C.N. Douglas, comp. Forty Thousand Quotations: Prose and Poetical. 1917.

Julia Ward Howe

  • In the beauty of the lilies Christ was born across the sea,
  • With a glory in His bosom that transfigures you and me;
  • As He died to make men holy, let us die to make men free,
  • While God is marching on.
  • Mine eyes have seen the glory of the coming of the Lord:
  • He is trampling out the vintage where the grapes of wrath are stored:
  • He hath loosed the fateful lightning of his terrible swift sword;
  • His truth is marching on.
  • Education keeps the key of life; and a liberal education insures the first conditions of freedom, namely, adequate knowledge and accustomed thought.

    Every life has its actual blanks, which the ideal must fill up, or which else remain bare and profitless forever.

    Every newly discovered truth judges the world, separates the good from the evil, and calls on faithful souls to make sure of their election.

    Familiarity so dulls the edge of perception as to make us least acquainted with things forming part of our daily life.

    In Virgil’s account of the good housewife, who rises early in order to measure out the work of the household, and in Solomon’s description of the thrifty woman of his time, one sees the value set upon feminine industry and economy in times far removed from our own.

    Many a woman will pass for elegant in a ballroom, or even at a court drawing room, whose want of true breeding would become evident in a chosen company.

    Politeness induces morality.
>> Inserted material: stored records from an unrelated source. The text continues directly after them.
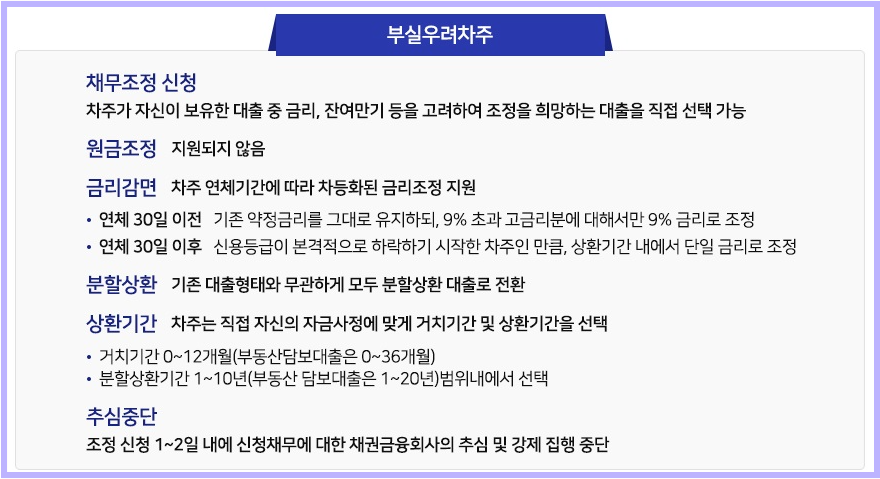 부실우려차주

채무조정 신청
차주가 자신이 보유한 대출 중 금리, 잔여만기 등을 고려하여 조정을 희망하는 대출을 직접 선택 가능

원금조정 지원되지 않음

금리감면 차주 연체기간에 따라 차등화된 금리조정 지원

• 연체 30일 이전 기존 약정금리를 그대로 유지하되, 9% 초과 고금리분에 대해서만 9% 금리로 조정
• 연체 30일 이후 신용등급이 본격적으로 하락하기 시작한 차주인 만큼, 상환기간 내에서 단일 금리로 조정

분할상환 기존 대출형태와 무관하게 모두 분할상환 대출로 전환

상환기간 차주는 직접 자신의 자금사정에 맞게 거치기간 및 상환기간을 선택

• 거치기간 0~12개월(부동산담보대출은 0~36개월)
• 분할상환기간 1~10년(부동산 담보대출은 1~20년)범위내에서 선택

추심중단
조정 신청 1~2일 내에 신청채무에 대한 채권금융회사의 추심 및 강제 집행 중단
Serenity of manners requires serenity of mind.

    The broken eggshell of a civilization which time has hatched and devoured.

    The greatest evils of society are goods that have refused to go on, but have sat down on the highway, saying to the world, “We stop here; do you stop also.”

    The language of the face is not taught by the schools; it is intuitive, and to the observant is always legible.

    The reason why education is usually so poor among women of fashion is, that it is not needed for the life which they elect to lead.

    The strokes of the pen need deliberation as much as those of the sword need swiftness.

    When I behold the passion for ornamentation, and the corresponding power, I feel as if women had so far shown what they are bad for, rather than what they are good for.

    When I see the elaborate study and ingenuity displayed by woman in the pursuit of trifles, I feel no doubt of their capacity for the most herculean undertakings.